The new year brings a fresh start and new ideas, but a little inspiration doesn't hurt. So we asked some adland decision makers what they're reading in 2017.
Joe Marchese, president-advanced advertising products, Fox Networks Group
"Payoff: The Hidden Logic That Shapes Our Motives" by Dan Ariely is a constant reminder for marketers that pure math doesn't drive outcomes when human beings are involved, because by nature we don't act out of perfect logic. All of Dan's books should be required reading for the ad industry. I'm also reading "The Attention Merchants" by Tim Wu. It's not the most flattering perspective of advertisers or the advertising industry, but it is important to admit where advertising has gone wrong in order to know what we can do to make the system work for people again, and for quality content producers.
Shanté Bacon, founder-CEO, 135th Street Agency
I'm rereading "Grit to Great" by Linda Kaplan Thaler and Robin Koval. It's inspiring from the first page. Reminds me that although I strive for excellence in a world that celebrates mediocrity every day, I possess the qualities it takes to succeed in entrepreneurship, not just business. And "The Motivation Manifesto: 9 Declarations to Claim Your Personal Power" by Brendon Burchard
offers great tips to remember that life is short; curate the life you want to live.
Rob Lynch, brand president and chief marketing officer, Arby's Restaurant Group
I am reading an oldie but goodie, "It's Not What You Sell, It's What You Stand For" by Roy M. Spence Jr. and Haley Rushing. At the beginning of the year, I always like to ground myself in my purpose and make sure that I am leading via a principle-based approach. It helps me start the year off on the right foot. This is a great, fun, easy read that helps me do that.

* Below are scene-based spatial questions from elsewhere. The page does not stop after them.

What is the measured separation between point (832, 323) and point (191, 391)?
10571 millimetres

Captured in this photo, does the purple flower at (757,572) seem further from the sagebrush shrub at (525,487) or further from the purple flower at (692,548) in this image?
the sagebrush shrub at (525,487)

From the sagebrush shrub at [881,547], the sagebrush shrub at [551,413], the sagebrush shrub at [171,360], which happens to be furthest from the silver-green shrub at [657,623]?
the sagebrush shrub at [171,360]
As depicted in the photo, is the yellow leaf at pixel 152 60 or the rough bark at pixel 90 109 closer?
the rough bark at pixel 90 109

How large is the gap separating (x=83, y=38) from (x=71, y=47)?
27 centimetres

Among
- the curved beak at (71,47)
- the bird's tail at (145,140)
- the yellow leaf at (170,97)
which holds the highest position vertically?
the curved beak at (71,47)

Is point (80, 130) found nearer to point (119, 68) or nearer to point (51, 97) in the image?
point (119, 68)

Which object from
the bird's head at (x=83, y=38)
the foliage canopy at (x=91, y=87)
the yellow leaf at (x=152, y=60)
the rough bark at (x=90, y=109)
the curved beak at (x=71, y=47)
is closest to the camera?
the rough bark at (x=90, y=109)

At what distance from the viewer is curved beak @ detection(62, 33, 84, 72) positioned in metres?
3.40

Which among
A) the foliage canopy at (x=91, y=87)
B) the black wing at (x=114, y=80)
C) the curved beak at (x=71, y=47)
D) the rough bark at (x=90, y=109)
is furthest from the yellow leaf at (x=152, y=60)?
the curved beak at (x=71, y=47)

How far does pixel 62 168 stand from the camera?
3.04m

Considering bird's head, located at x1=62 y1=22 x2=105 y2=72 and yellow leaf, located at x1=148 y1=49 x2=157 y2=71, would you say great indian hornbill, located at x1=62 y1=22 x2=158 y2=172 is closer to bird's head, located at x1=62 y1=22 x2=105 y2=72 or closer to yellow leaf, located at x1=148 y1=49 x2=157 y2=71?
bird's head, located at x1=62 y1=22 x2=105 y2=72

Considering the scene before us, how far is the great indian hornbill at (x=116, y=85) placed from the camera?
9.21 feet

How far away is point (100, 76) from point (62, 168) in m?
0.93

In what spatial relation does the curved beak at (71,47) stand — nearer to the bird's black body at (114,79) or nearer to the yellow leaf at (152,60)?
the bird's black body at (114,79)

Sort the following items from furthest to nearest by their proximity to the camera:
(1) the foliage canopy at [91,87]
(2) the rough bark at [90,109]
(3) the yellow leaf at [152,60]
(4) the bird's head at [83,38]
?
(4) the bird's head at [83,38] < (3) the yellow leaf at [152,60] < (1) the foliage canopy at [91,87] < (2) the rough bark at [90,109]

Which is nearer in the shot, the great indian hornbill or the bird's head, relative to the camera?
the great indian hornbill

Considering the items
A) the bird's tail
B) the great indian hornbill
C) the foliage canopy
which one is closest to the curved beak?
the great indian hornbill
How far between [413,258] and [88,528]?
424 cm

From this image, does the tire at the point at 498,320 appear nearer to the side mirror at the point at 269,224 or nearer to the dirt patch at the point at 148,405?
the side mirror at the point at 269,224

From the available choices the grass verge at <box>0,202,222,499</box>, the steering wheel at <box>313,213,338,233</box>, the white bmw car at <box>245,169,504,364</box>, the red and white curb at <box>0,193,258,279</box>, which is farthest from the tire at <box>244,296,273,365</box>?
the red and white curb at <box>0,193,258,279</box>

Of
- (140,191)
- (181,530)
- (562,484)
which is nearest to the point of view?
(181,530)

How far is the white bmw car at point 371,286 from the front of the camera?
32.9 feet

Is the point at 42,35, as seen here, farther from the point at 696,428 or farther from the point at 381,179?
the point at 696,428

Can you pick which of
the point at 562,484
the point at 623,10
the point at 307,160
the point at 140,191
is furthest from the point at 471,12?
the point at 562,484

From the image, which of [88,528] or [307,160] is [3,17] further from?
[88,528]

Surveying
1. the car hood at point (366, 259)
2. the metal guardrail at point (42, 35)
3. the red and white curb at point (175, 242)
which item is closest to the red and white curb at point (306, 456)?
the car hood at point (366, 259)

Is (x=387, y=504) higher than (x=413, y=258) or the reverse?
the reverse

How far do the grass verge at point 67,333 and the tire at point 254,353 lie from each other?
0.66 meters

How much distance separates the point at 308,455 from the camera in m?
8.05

Greg Paull, co-founder and principal, R3
The beauty of Neil deGrasse Tyson ["Welcome to the Universe: An Astrophysical Tour"] is he makes the incredibly complex seem approachable. In the world of marketing, big data and analytics, that's something we can all learn a lot more of. I spend my waking weekdays benchmarking for a living, so when it gets to the weekend, at least he is doing it for me. In the initial chapters, big numbers are explained in such a creative way. This is the best book to read before AI replaces all of us.
Donald Chesnut, global chief creative officer, SapientRazorfish
I'm not huge on business books; I get enough of that Monday to Friday. I'm also not big on self-help, unless it's coming from Oprah. However, I did pick up an interesting book recently that spoke to how I think about life and work. "Designing Your Life" by Bill Burnett and Dave Evans aims to take the principles of "design thinking"—something I use and live by at work with clients—and apply it toward your life's goals, including your day-to-day work.
Kim Perell, CEO, Amobee
In "Grit: The Power of Passion and Perseverance" by Angela Duckworth, grit beats talent when it comes to getting results. Duckworth offers a simple proof for why grit trumps talent: Talent times effort equals skill. Skill times effort equals achievement. In other words, "Effort counts twice." When it comes to achieving success, the effort you put in is twice as important as any natural talent. As an entrepreneur, angel investor and CEO, I couldn't agree more.
Will Doherty, VP-business development, Index Exchange
In "But What if We're Wrong?: Thinking About the Present as if It Were the Past," author Chuck Klosterman has fun pulling the threads on our current assumptions as if we had magically jumped ahead a few decades or centuries. What are the truly absurd notions we hold today that only seem reasonable because our knowledge of the moment is limited? Anything that questions the sanctity of our reality is a worthwhile read.